Necmettin Erbakan Milli Güvenlik Kurulu'nda 8 yıllık kesintisiz temel eğitim kararının altına "gık" demeden imzasını atmıştı. RP şimdi dindar ve dinci kitleyi 8 yıl konusunda el altından "kerhen" attığı bu imzaya karşı tahrik ediyor. Ankara'da yapılan sokak gösterisinde istedikleri kalabalığı bulamadılar. Şimdi cuma günleri namaza gelen masum kitleyi tahrik ediyorlar.
Demokrasi ve insan haklarına çok saygılı bir zihniyet bu...
Ancak bu kavramlar kendi işlerine yaradığı zaman anlam ifade ediyor.
Aksi takdirde huysuzlanıyorlar...
Kendileri Ankara'da izinsiz gösteri yapabiliyor.

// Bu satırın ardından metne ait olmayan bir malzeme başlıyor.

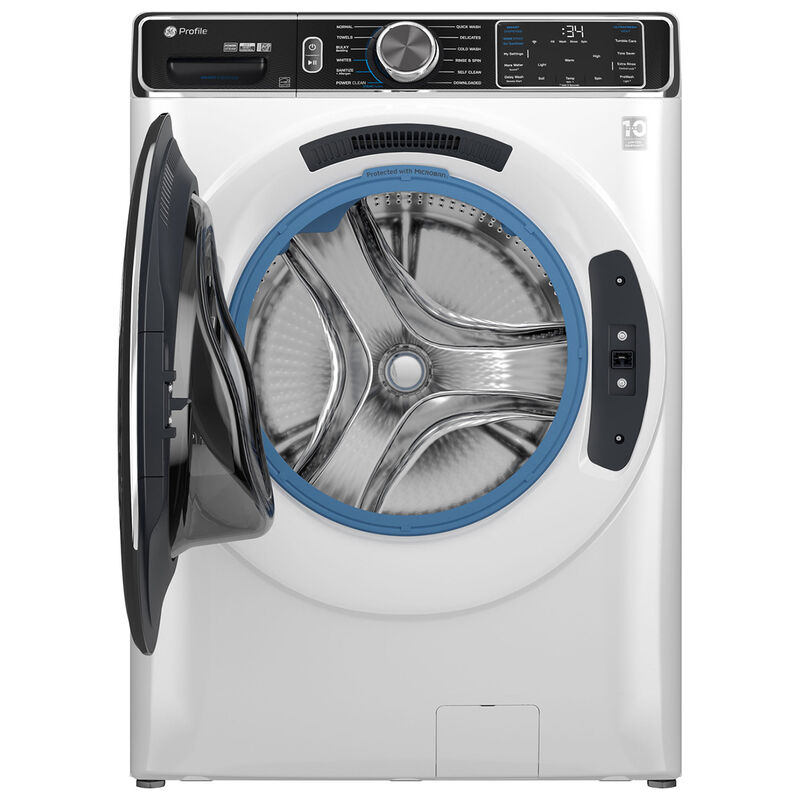 GE Profile 28 in. 5.3 cu. ft. Smart Stackable Front Load Energy Star Washer with UltraFresh Vent System+, Sanitize & Steam Cycle - White, , hires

Ancak bir genç kız izinsiz gösteri yapanlara Atatürk'ün resmini gösterince çılgına dönüyor, günlerdir Chantal Zakari adlı o genç kızla uğraşıyorlar. (Aslında o anda gösteri yapan kitle olgun davranıyor da, birileri sonradan bu kitleyi kışkırtıyor.)
Kütahya'da sokağa dökülüp gösteri yapmayı kendilerine hak görüyorlar. Ancak bir genç kız "Yaşasın laiklik" deyince kabahat oluyor, onu linç etmeye kalkıyorlar.

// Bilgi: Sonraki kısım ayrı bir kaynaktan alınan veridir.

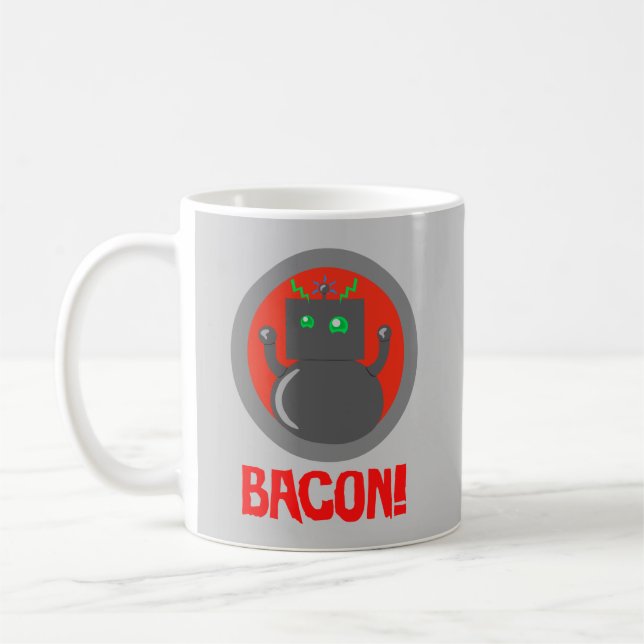 Bacon Robot Coffee Mug (Left)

(Devletin polisinin bu genç kıza davranışa daha büyük ayıptır ya neyse.)
Tabii TBMM'de sergiledikleri tablo uygar tartışma ve demokratik teamüllere ne kadar saygılı olduklarının bir başka göstergesi... Sözün bittiği yerde kendilerini tutamıyor, yumruklarını karşısındakinin yüzüne sallamaya başlıyorlar. Çünkü yüzde 21 oyun kendilerine Türkiye'de eğitim sistemini düzenleme yetkisi verdiğine eminler. Kalan yüzde 79 hava cıva...
En tahammül edemedikleri söz mü? Çifte standartlı oldukları...
Şu günlerde "RP'liler çifte standartlı" dedi diye Ayşe Önal'ı Kanal 7'deki işinden attırmaya çalışıyorlar.
Toplumsal barışa ihtiyacımız var... Doğru... Ama bir ortak standart bulmadan toplumsal barışı bulmak mümkün mü?